Time capsule marks start of WCC's 50th celebration
By Phyllis Moore
Published in News on March 25, 2007 2:07 AM
The newest building at Wayne Community College officially opened Friday, while the burial of a time capsule also served as the kick-off to a number of upcoming events marking the college's 50th anniversary.
Ribbon-cutting ceremonies were followed by tours of the Spruce Building, which houses the business and technology programs and is the last of the college construction funded by the state's 2000 Higher Education Bonds.
The $4.2 million structure is 31,050 square feet and houses eight classrooms, eight computer labs, 18 faculty and staff offices, and one of three N.C. Community College System computer information system training centers.
Another feature of the ceremony was the burying of a time capsule, designed and created by students using materials donated by Mt. Olive Pickle Co., Griffin Steel and McLamb Monument. A marker outside the entrance to Spruce noted that the capsule is to be opened at the centennial celebration in 2057.
Dr. Ed Wilson, president of WCC, recalled the historic journey since the notion of a local vocational training school was introduced in 1957.
"The Goldsboro Industrial Education Center was born that year and through three name changes and two campuses, the mission is still work force development," he said.

Raw data >>
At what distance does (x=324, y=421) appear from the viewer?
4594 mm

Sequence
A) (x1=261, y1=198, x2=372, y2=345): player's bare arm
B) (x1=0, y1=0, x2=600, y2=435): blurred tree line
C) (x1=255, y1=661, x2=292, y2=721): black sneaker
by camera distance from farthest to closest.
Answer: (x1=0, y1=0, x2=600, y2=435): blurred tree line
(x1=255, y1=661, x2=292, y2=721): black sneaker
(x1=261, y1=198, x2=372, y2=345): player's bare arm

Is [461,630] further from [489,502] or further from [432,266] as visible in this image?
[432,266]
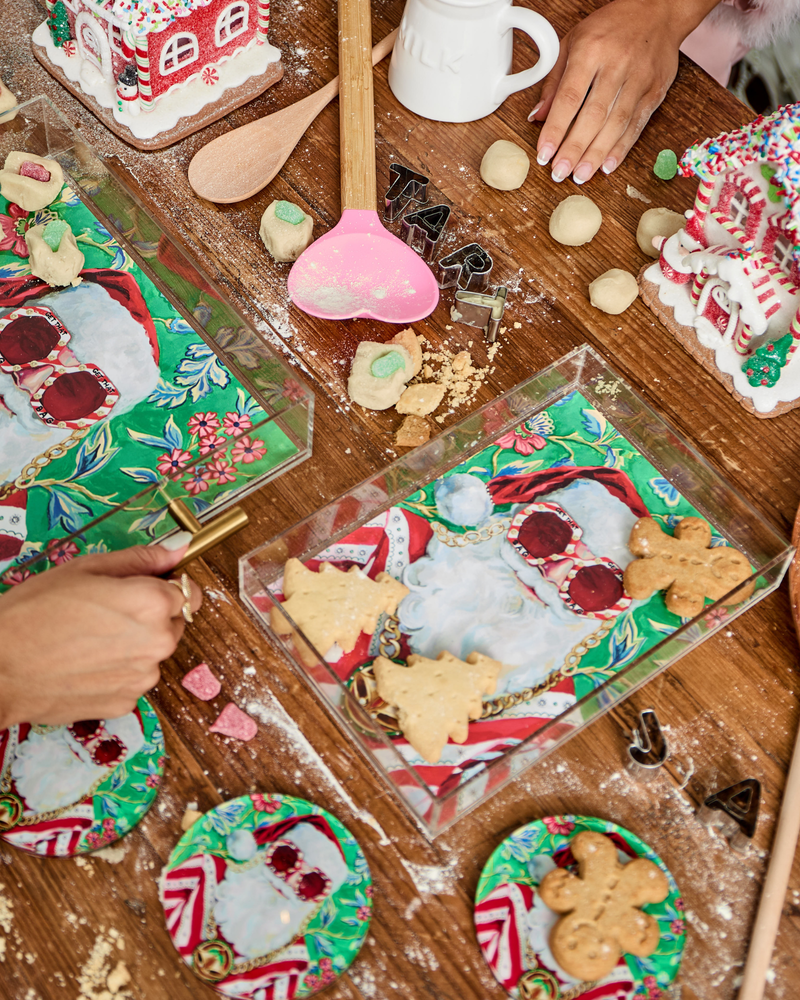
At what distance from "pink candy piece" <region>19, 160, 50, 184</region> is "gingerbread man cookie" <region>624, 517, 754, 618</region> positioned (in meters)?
0.72

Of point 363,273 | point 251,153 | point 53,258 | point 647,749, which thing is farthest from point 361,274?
point 647,749

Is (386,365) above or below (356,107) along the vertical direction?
below

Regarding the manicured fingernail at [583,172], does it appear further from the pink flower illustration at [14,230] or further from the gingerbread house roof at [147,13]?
the pink flower illustration at [14,230]

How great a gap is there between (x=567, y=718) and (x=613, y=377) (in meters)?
0.37

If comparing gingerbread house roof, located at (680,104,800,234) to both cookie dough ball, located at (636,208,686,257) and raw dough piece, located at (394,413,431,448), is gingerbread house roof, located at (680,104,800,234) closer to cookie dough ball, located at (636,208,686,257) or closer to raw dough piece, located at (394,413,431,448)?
cookie dough ball, located at (636,208,686,257)

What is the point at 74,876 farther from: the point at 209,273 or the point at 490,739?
the point at 209,273

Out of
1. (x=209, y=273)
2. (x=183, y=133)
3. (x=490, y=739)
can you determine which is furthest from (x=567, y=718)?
(x=183, y=133)

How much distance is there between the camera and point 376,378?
0.91m

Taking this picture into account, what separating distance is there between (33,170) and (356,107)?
14.3 inches

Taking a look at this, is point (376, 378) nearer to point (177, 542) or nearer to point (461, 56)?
point (177, 542)

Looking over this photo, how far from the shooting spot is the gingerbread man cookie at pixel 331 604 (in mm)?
771

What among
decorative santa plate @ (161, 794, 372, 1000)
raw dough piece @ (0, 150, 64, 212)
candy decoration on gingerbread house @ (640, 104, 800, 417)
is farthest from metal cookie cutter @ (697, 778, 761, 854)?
raw dough piece @ (0, 150, 64, 212)

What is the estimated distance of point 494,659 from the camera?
79 centimetres

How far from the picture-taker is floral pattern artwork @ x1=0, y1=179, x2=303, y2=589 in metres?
0.81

Task details >> Return the stretch of the Wayne Community College article from "Another feature of" through "celebration in 2057.", copied word for word.

Expected answer >>
Another feature of the ceremony was the burying of a time capsule, designed and created by students using materials donated by Mt. Olive Pickle Co., Griffin Steel and McLamb Monument. A marker outside the entrance to Spruce noted that the capsule is to be opened at the centennial celebration in 2057.